**Work to complete**
Go through the data below and repeat it exactly, skipping each picture.

**Task data**
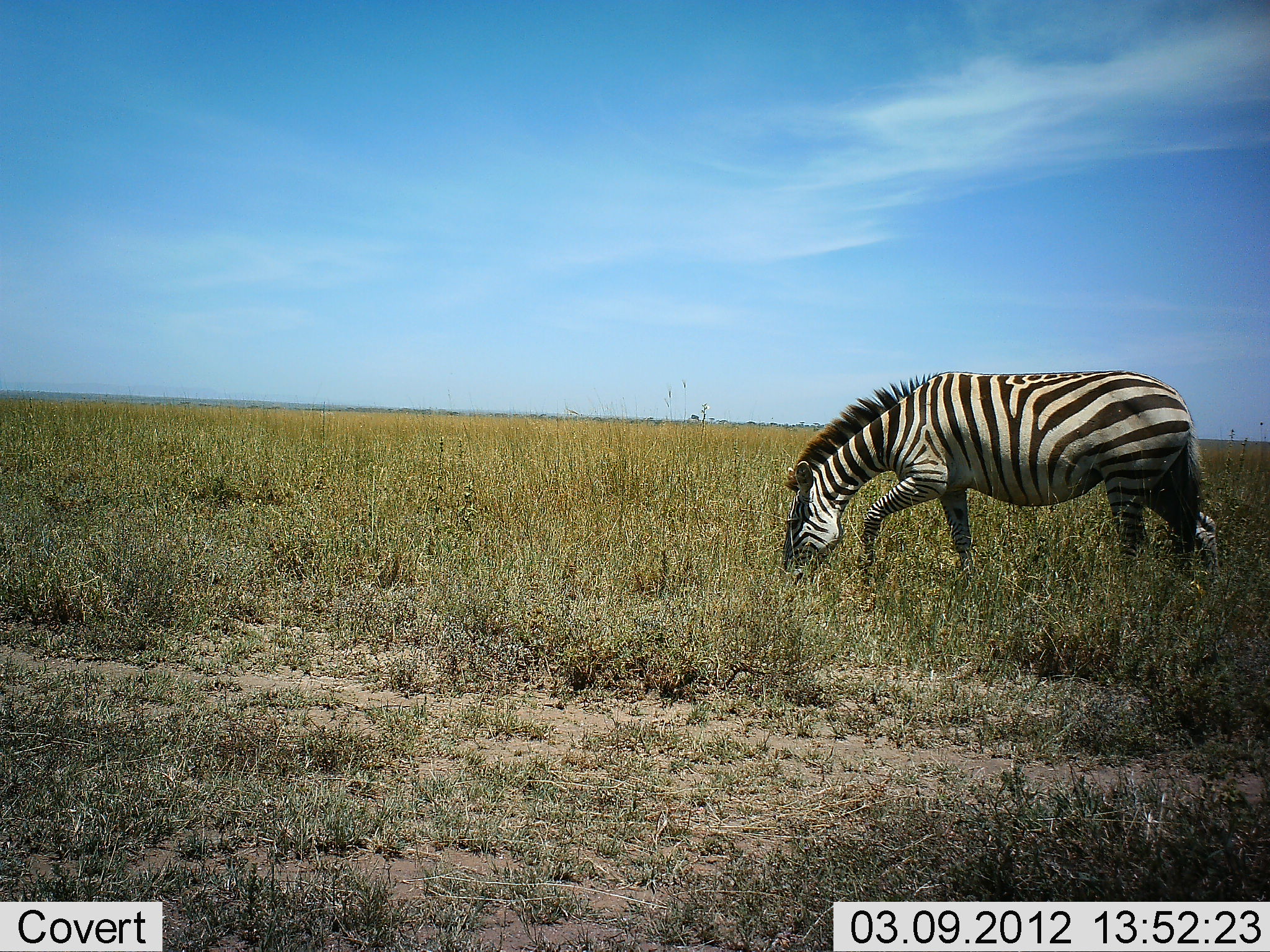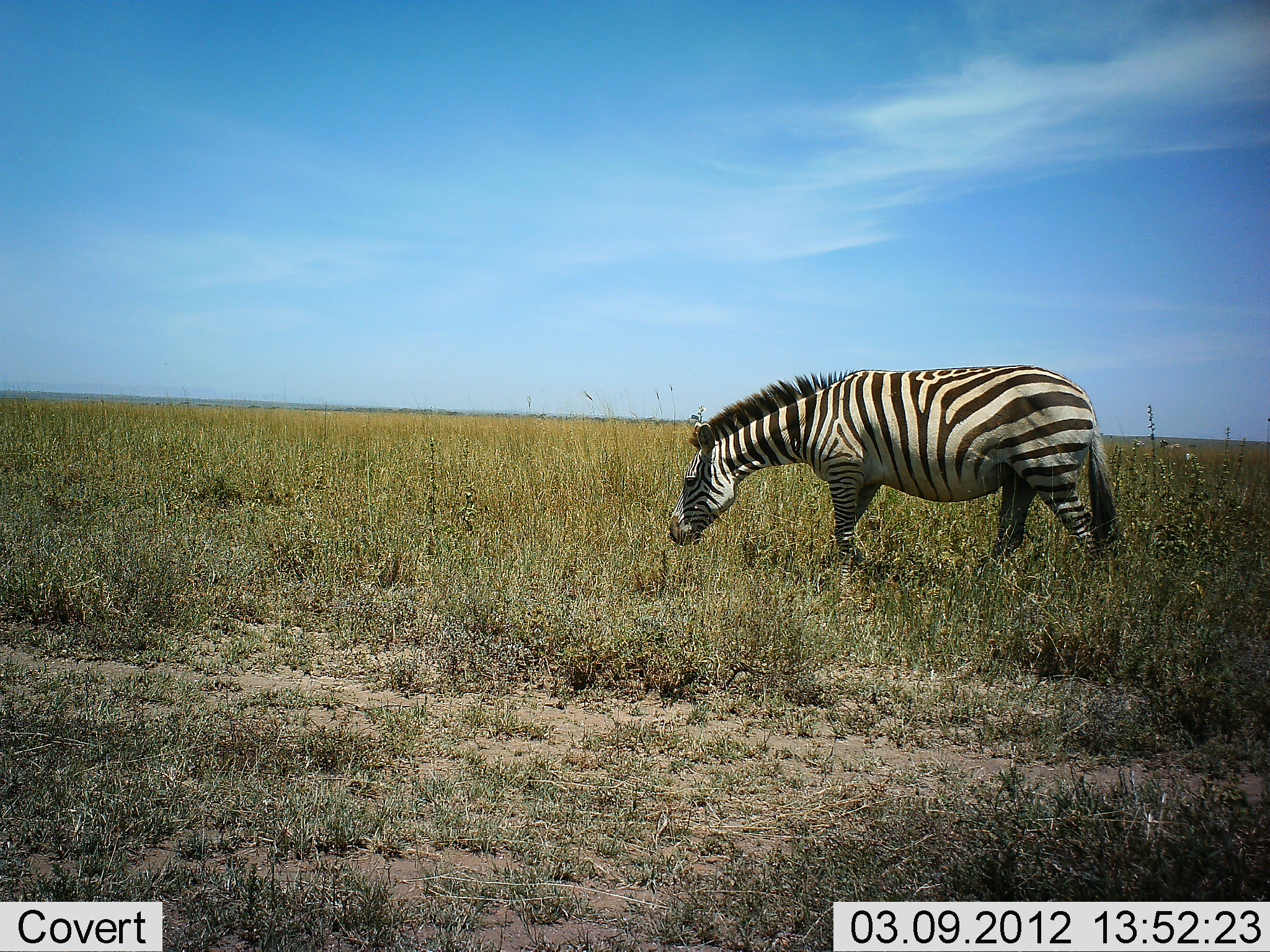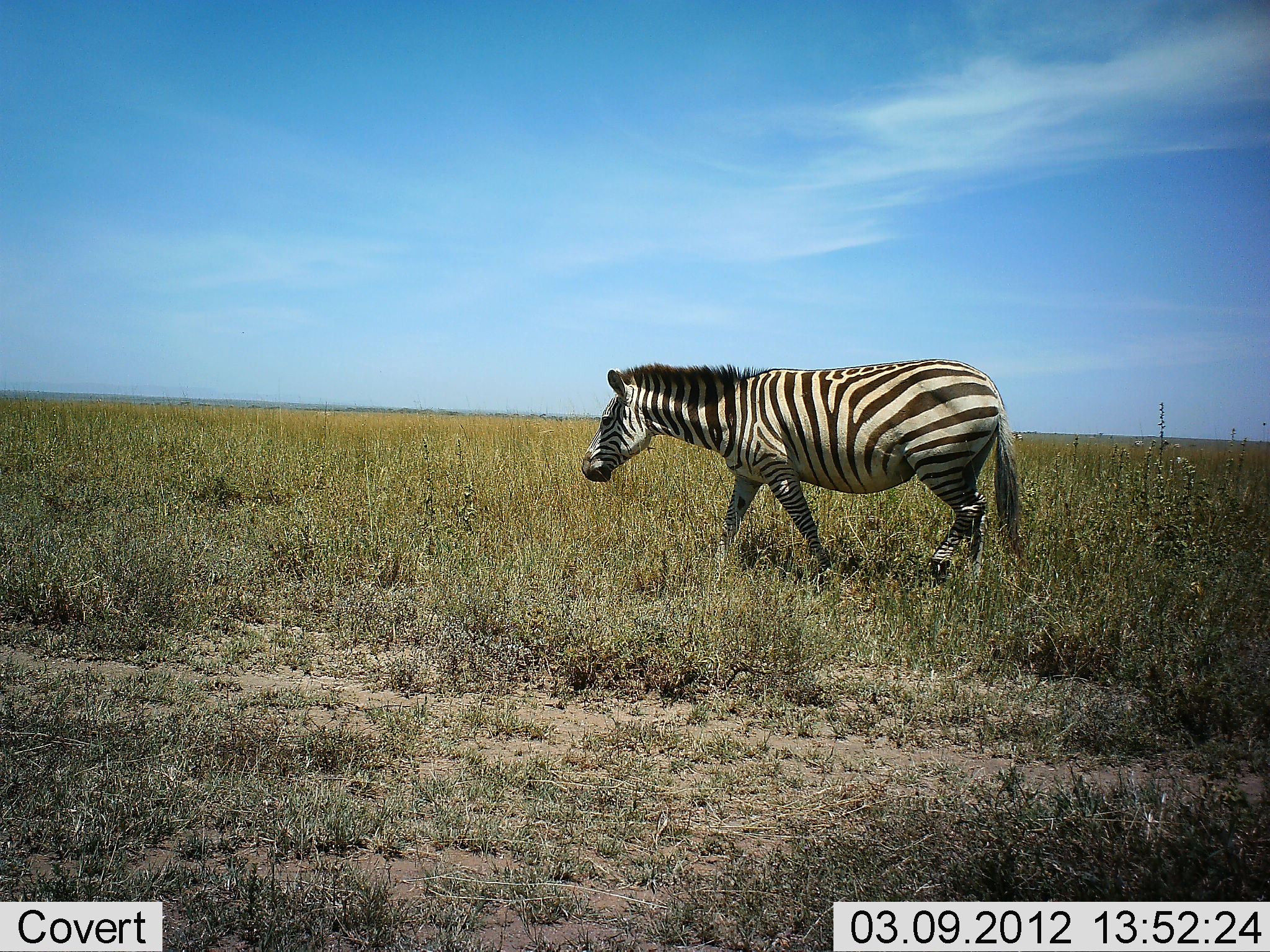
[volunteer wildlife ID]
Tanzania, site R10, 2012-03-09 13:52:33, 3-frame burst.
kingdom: Animalia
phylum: Chordata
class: Mammalia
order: Perissodactyla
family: Equidae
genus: Equus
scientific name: Equus quagga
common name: plains zebra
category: zebra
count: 1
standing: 6%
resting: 0%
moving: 88%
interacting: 0%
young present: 0%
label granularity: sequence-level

**Task answer**
[volunteer wildlife ID]
Tanzania, site R10, 2012-03-09 13:52:33, 3-frame burst.
kingdom: Animalia
phylum: Chordata
class: Mammalia
order: Perissodactyla
family: Equidae
genus: Equus
scientific name: Equus quagga
common name: plains zebra
category: zebra
count: 1
standing: 6%
resting: 0%
moving: 88%
interacting: 0%
young present: 0%
label granularity: sequence-level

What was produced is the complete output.